Tugas 1:
Terjemahkan kalimat "Jumlah biaya maksimalnya satu juta rupiah." dari teks tentang E-Tilang ke dalam bahasa Inggris.

"Asem kena tilang", isi sms yang dikirimkan oleh si thole kepada saya.
Iya si thole ini adalah adik laki-laki saya, Kamis yang lalu dia kena tilang saat akan mengurus pembuatan E- KTP di Kecamatan. Awalnya memang saya yang diminta untuk mengantar, tapi karena si thole tak sabar menunggu kakaknya bersiap, jadilah dia berangkat sendiri. Fyi, adik belum punya SIM. Ya memang salahnya dia sih karena melanggar peraturan.
Jadi begitu kena tilang petugas tidak memberi pilihan untuk sidang manual atau E-Tilang, beliau langsung memberi slip biru dan bilang "bayar di BRI". Adik saya yang kebingungan mencoba bertanya kepada polisi tapi inti dari jawabannya kurang mengenakkan. Katanya gak perlu lah dia jelaskan si adik gak akan ngerti juga.
Begitu dapat informasi mengenai E-Tilang saya coba buat googling, ternyata memang harus bayar denda maksimal ke bank― dalam hal ini Polres bermitra dengan BRI. Jumlah biaya maksimalnya satu juta rupiah. Nah masalahnya distribusi informasi serta sosialisasi E-Tilang ini belum sepenuhnya sampai di masyarakat. Buktinya saat saya lempar pertanyaan di grup-grup WA yang saya ikuti di area Kediri, masih banyak yang belum tahu soal E-Tilang. Bahkan ada yang bilang "E-Tilang kayaknya belum diberlakukan deh di Kediri".
Setelah adik pulang dari Kecamatan, kami bergegas menuju Polsek Gurah, tempat di mana adik kena tilang. Maksudnya mau tanya mekanisme E-Tilang ini seperti apa, ya karena memang untuk denda maksimal yang dibebankan itu lumayan besar jumlahnya, kan. Sayangnya sih petugas yang ada di Polsek kurang paham dengan alur E-Tilang ini. Saya sempat agak emosi juga waktu menanggapi cara komunikasi petugas yang ada di sana.

Cuplikan Baris:
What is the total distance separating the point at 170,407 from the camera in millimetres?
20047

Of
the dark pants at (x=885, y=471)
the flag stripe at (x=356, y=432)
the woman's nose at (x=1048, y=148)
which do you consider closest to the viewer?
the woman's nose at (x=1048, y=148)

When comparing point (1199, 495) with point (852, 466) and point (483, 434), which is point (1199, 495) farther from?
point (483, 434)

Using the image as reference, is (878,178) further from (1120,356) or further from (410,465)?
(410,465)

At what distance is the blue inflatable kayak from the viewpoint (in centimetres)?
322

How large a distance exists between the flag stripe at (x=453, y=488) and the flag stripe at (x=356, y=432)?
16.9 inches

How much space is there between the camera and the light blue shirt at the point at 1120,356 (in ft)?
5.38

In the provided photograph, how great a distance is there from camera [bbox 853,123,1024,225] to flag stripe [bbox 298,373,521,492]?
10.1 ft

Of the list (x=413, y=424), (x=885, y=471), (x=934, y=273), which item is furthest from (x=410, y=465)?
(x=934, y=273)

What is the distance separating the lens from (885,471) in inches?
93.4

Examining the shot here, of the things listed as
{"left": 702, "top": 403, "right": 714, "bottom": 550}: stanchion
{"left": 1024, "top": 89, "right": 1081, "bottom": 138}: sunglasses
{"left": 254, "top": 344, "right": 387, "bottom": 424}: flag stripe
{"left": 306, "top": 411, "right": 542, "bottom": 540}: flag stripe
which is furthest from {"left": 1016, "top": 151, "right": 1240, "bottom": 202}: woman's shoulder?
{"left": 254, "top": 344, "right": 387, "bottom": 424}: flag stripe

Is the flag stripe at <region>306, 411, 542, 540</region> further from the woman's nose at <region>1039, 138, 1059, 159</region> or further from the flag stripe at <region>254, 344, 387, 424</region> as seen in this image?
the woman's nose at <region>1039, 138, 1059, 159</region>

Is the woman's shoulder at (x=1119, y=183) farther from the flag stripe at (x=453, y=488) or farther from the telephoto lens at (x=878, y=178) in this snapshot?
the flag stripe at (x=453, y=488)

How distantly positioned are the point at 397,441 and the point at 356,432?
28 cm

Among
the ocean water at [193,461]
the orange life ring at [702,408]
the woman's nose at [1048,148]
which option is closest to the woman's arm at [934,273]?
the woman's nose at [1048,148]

Tugas 2:
Temukan semua baris yang memuat kata "closest", lalu salin baris-baris tersebut.

Hasil yang Benar 1:
The maximum amount is one million rupiah.

Hasil yang Benar 2:
which do you consider closest to the viewer?
which option is closest to the woman's arm at [934,273]?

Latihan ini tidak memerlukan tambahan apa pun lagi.